> AIM OF THE TASK
Copy the entries below word for word, from their beginning through the line containing "the tall office tower at pixel 741 196, the", with that line included, and leave the pictures out of the reproduction.

> DATA FOR THIS EXERCISE
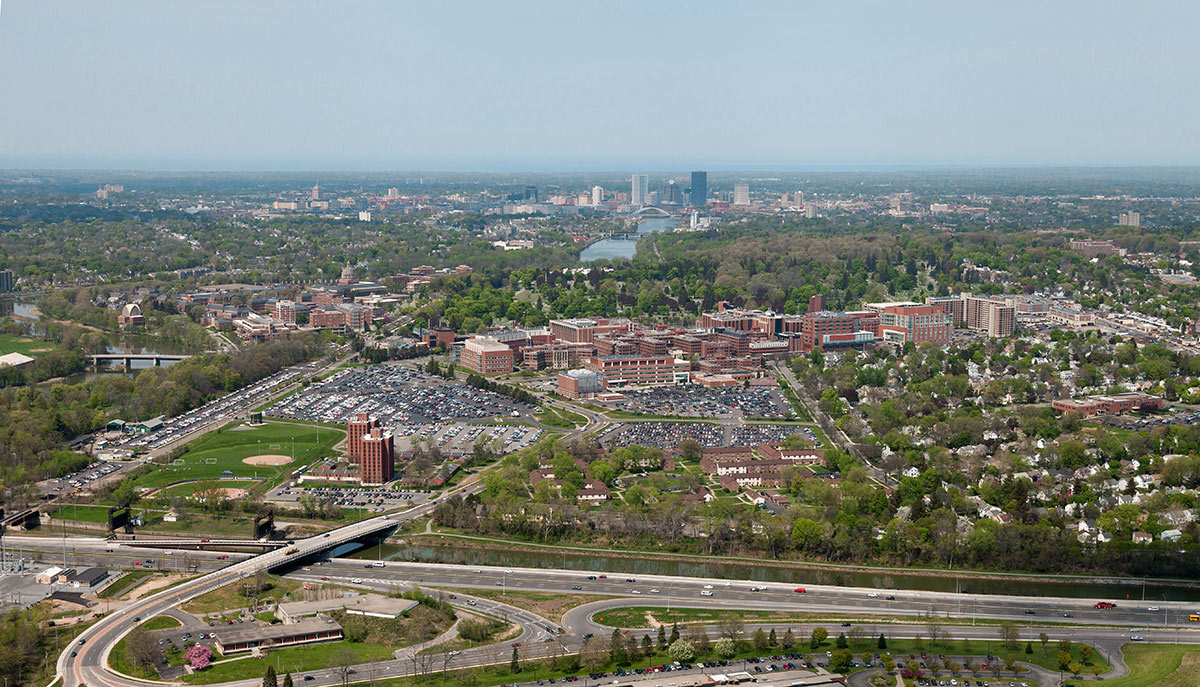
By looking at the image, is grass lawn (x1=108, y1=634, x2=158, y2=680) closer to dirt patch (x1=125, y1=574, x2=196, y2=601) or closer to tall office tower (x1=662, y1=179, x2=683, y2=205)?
dirt patch (x1=125, y1=574, x2=196, y2=601)

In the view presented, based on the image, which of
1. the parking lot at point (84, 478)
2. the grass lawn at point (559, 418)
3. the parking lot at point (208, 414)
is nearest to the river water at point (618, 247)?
the parking lot at point (208, 414)

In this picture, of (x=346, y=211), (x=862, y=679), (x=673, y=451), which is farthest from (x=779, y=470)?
(x=346, y=211)

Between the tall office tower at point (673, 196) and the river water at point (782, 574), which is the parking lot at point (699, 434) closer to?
the river water at point (782, 574)

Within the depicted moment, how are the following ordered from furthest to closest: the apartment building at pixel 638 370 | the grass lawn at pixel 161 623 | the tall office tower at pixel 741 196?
the tall office tower at pixel 741 196, the apartment building at pixel 638 370, the grass lawn at pixel 161 623

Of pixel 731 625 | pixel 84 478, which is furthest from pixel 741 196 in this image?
pixel 731 625

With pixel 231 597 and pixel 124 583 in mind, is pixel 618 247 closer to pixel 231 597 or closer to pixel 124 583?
pixel 124 583

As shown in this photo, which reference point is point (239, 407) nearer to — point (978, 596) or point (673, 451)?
point (673, 451)
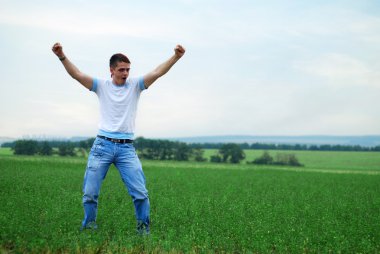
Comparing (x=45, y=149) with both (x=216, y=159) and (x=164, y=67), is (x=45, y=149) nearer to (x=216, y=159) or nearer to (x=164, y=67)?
(x=216, y=159)

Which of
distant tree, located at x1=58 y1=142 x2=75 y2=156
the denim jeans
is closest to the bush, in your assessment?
distant tree, located at x1=58 y1=142 x2=75 y2=156

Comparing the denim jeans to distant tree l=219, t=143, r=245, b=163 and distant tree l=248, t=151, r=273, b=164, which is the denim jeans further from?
distant tree l=248, t=151, r=273, b=164

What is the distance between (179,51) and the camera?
6.87 metres

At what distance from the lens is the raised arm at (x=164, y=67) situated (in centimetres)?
688

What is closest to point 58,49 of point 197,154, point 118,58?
point 118,58

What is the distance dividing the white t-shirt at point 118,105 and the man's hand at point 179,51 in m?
0.69

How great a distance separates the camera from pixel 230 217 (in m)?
9.84

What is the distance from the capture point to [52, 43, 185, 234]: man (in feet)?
22.6

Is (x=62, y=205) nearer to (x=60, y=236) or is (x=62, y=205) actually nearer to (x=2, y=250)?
(x=60, y=236)

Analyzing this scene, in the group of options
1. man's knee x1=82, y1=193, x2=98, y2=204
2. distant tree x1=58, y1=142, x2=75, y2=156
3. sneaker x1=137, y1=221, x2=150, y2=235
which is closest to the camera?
man's knee x1=82, y1=193, x2=98, y2=204

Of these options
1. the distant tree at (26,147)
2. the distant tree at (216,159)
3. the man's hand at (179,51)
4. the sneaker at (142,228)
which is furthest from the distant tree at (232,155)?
the man's hand at (179,51)

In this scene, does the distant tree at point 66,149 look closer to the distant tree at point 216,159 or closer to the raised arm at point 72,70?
the distant tree at point 216,159

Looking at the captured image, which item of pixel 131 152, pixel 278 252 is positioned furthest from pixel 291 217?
pixel 131 152

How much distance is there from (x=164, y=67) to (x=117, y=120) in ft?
3.60
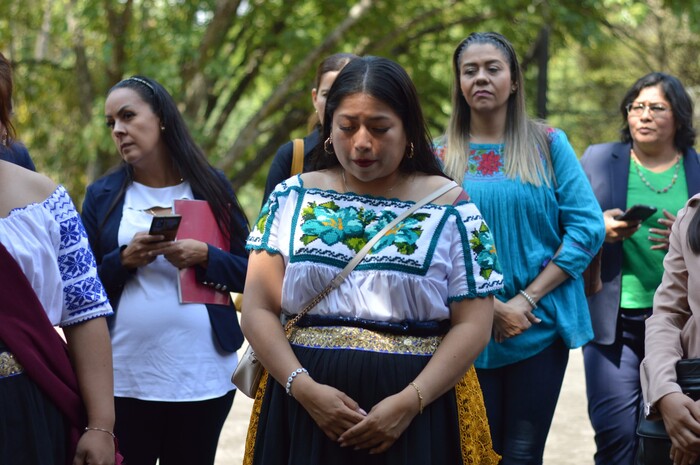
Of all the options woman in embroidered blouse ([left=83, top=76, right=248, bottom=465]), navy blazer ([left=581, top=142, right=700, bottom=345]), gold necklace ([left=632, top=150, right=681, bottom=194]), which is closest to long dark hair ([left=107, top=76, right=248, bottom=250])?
woman in embroidered blouse ([left=83, top=76, right=248, bottom=465])

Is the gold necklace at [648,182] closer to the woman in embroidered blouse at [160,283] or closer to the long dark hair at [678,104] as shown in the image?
the long dark hair at [678,104]

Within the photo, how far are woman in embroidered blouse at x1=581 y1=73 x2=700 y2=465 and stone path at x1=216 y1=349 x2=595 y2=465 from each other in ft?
8.01

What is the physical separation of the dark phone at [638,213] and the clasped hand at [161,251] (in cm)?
212

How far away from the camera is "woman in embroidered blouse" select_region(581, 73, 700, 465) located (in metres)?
5.34

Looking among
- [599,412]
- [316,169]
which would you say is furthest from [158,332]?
[599,412]

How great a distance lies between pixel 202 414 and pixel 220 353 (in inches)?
10.9

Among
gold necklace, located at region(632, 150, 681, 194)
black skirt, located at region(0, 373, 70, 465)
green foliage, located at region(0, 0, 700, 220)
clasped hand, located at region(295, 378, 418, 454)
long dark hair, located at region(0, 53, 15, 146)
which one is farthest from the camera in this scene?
green foliage, located at region(0, 0, 700, 220)

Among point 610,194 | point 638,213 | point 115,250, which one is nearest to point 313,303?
point 115,250

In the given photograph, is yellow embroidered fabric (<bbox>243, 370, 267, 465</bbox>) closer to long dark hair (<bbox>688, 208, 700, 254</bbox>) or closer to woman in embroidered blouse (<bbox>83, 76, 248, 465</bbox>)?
woman in embroidered blouse (<bbox>83, 76, 248, 465</bbox>)

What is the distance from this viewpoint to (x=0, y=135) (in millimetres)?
3082

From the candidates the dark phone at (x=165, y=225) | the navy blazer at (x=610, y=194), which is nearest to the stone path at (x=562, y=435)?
the navy blazer at (x=610, y=194)

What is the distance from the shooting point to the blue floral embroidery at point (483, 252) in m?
3.41

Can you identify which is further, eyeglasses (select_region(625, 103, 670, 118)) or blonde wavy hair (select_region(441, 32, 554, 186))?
eyeglasses (select_region(625, 103, 670, 118))

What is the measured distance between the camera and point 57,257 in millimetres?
3123
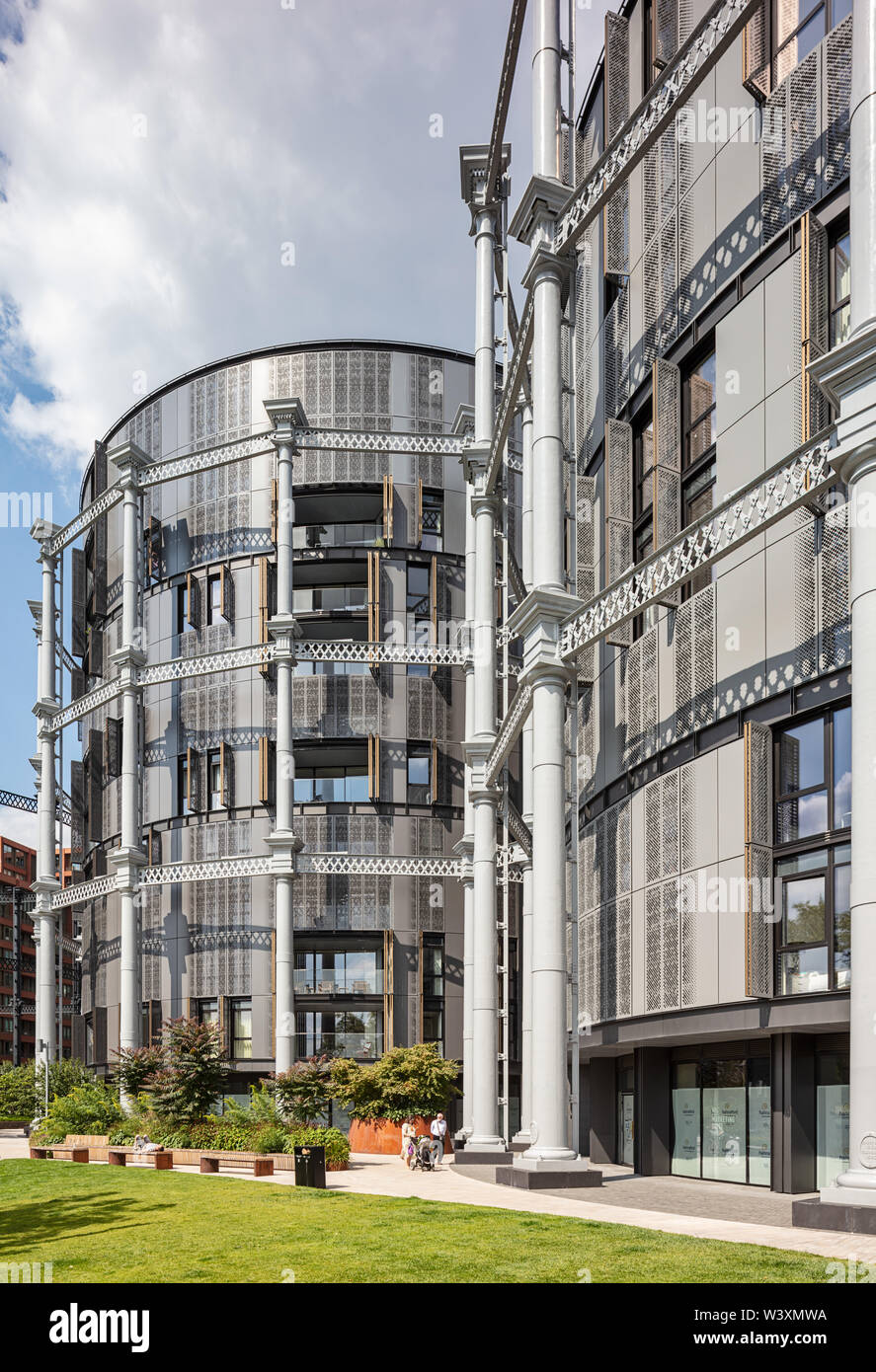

> THE RESPONSE
By looking at the image, is grass lawn (x1=108, y1=634, x2=158, y2=680) closer to dirt patch (x1=125, y1=574, x2=196, y2=601) or closer to tall office tower (x1=662, y1=179, x2=683, y2=205)?
dirt patch (x1=125, y1=574, x2=196, y2=601)

In the view presented, based on the image, which of
1. the parking lot at point (84, 478)
2. the grass lawn at point (559, 418)
3. the parking lot at point (208, 414)
is nearest to the river water at point (618, 247)?
the parking lot at point (208, 414)

In this picture, of (x=346, y=211), (x=862, y=679), (x=673, y=451), which is farthest from (x=779, y=470)?
(x=346, y=211)

Between the tall office tower at point (673, 196) and the river water at point (782, 574), which is the parking lot at point (699, 434) closer to?
the river water at point (782, 574)

Within the depicted moment, how are the following ordered from furthest to closest: the apartment building at pixel 638 370 | the grass lawn at pixel 161 623 | the tall office tower at pixel 741 196?
the tall office tower at pixel 741 196, the apartment building at pixel 638 370, the grass lawn at pixel 161 623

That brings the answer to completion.